------ Material supplied ------

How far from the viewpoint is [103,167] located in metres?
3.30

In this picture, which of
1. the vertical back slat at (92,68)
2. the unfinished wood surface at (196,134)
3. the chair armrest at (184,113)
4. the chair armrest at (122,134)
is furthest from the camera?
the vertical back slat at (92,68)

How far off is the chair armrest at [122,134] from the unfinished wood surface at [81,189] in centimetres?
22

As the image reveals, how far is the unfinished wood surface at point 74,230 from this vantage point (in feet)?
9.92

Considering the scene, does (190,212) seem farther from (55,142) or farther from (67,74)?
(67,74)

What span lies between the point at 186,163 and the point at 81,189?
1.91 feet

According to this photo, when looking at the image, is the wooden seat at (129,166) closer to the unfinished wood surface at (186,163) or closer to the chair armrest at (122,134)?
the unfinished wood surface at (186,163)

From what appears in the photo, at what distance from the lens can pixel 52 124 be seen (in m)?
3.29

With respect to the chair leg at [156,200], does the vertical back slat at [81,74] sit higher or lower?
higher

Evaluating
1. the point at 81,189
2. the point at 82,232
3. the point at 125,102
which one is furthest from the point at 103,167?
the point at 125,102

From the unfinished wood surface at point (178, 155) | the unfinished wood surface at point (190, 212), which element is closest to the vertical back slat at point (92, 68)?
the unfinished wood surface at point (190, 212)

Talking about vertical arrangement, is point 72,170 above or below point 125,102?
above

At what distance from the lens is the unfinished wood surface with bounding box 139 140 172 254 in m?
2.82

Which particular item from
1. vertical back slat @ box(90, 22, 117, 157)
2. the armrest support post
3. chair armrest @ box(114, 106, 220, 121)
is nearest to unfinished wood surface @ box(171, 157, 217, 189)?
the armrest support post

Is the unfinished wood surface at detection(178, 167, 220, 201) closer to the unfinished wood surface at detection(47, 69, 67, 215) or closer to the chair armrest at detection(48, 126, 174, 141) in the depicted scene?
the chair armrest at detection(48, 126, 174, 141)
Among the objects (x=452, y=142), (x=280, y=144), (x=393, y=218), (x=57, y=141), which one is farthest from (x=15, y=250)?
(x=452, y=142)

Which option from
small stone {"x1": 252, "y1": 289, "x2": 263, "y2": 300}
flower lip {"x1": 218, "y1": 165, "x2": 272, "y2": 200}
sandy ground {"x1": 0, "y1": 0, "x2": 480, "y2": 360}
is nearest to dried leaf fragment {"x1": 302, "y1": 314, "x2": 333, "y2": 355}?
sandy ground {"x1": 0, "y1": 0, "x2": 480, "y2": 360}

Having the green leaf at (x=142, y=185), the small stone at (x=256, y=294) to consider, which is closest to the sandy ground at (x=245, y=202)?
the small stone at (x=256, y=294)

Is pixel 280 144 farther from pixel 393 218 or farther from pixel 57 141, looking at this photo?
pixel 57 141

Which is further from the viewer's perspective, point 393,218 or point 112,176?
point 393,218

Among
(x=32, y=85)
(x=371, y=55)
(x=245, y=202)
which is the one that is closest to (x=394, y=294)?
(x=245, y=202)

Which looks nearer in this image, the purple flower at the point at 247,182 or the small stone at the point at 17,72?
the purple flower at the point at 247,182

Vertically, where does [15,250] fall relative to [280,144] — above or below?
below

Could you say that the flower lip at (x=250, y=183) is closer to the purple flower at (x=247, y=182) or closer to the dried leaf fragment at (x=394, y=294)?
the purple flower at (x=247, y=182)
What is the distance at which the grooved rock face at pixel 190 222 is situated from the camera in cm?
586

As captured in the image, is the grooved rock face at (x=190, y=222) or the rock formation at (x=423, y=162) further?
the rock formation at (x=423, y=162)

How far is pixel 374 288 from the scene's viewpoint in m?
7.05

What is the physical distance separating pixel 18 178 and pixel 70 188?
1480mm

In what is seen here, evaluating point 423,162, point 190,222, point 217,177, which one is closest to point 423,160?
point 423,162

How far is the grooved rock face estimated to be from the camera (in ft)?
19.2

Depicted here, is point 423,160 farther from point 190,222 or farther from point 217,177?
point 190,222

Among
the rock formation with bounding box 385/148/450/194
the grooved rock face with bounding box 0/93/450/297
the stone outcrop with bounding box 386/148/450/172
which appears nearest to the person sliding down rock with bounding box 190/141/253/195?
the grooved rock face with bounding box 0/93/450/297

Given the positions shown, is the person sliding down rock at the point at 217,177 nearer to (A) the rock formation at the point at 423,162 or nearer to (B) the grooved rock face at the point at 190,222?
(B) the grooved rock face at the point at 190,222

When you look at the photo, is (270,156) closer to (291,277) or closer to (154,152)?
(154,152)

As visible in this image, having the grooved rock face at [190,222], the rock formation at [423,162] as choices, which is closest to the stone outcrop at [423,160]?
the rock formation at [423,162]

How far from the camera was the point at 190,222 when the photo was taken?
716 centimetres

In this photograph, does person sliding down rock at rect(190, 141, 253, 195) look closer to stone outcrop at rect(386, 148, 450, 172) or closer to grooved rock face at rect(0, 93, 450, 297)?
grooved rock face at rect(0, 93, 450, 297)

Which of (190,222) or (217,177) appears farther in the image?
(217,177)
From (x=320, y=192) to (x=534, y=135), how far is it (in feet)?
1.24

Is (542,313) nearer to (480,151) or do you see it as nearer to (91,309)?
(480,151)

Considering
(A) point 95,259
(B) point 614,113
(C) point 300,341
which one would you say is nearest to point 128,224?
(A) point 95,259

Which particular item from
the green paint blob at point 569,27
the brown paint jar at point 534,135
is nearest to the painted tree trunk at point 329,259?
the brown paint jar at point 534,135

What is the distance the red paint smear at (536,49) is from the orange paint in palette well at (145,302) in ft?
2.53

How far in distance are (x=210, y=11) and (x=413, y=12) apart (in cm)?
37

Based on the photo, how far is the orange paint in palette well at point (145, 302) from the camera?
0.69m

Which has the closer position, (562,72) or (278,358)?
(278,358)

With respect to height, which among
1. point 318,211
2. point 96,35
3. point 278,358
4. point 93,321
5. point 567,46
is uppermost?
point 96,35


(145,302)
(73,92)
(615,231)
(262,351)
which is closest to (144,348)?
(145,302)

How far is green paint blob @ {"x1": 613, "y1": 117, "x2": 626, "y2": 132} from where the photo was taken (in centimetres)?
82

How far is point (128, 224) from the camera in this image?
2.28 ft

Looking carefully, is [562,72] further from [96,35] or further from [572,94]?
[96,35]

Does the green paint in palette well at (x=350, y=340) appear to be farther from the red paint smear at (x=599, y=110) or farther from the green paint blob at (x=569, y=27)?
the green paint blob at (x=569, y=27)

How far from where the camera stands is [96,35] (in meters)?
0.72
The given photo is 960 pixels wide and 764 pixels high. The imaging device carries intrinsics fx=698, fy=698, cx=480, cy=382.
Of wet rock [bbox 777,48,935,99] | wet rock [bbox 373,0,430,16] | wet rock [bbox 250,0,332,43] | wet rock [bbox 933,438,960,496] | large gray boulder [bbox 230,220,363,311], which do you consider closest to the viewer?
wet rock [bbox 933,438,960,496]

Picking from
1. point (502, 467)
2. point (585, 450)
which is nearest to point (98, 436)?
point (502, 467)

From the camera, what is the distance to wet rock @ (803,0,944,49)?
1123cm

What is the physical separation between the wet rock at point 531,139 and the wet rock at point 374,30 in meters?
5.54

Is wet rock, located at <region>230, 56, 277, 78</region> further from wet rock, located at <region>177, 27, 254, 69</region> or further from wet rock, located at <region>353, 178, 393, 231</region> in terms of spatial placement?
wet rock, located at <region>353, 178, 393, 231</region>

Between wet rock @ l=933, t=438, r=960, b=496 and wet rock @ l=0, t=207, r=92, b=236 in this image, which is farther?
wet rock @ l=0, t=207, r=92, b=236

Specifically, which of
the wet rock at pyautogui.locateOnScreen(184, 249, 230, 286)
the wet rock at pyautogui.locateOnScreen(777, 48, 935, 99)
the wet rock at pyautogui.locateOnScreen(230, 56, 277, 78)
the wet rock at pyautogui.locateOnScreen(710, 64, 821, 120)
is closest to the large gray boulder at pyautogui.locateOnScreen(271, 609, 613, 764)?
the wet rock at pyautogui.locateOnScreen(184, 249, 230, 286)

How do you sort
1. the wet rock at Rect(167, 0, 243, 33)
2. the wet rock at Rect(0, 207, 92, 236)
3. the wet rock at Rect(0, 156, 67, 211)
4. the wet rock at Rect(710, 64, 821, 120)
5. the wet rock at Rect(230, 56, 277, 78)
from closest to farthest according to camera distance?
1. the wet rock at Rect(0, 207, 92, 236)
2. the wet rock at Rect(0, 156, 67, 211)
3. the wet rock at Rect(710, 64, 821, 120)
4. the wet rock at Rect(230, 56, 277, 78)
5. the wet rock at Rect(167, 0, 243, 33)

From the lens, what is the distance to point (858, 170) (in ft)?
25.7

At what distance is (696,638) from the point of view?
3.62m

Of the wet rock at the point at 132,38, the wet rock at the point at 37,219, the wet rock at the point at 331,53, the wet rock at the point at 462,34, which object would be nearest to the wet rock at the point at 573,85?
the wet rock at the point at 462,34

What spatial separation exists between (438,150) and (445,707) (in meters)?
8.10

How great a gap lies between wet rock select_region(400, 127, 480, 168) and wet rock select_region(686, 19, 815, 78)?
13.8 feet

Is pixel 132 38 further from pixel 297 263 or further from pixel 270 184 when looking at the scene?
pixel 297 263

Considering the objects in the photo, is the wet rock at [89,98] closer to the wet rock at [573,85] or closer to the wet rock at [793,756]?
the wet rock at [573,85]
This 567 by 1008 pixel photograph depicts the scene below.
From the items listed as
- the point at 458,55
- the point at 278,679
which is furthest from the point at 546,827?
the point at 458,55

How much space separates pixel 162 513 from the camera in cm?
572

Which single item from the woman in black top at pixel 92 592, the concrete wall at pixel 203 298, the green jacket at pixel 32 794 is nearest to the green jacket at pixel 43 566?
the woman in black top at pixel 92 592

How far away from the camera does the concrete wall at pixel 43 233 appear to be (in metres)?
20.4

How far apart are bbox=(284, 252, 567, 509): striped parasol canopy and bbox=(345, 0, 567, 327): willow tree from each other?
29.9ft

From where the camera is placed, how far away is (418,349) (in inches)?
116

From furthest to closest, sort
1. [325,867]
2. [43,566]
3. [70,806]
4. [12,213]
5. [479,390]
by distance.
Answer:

------

Aim of the task - Write out the stretch from "How do you sort" through "2. the wet rock at Rect(0, 156, 67, 211)" again, switching "camera distance" to "distance from the camera" and leaving everything else unchanged.

Correct result -
How do you sort
1. the wet rock at Rect(167, 0, 243, 33)
2. the wet rock at Rect(0, 207, 92, 236)
3. the wet rock at Rect(0, 156, 67, 211)
4. the wet rock at Rect(710, 64, 821, 120)
5. the wet rock at Rect(230, 56, 277, 78)
from closest to farthest according to distance from the camera?
1. the wet rock at Rect(0, 207, 92, 236)
2. the wet rock at Rect(0, 156, 67, 211)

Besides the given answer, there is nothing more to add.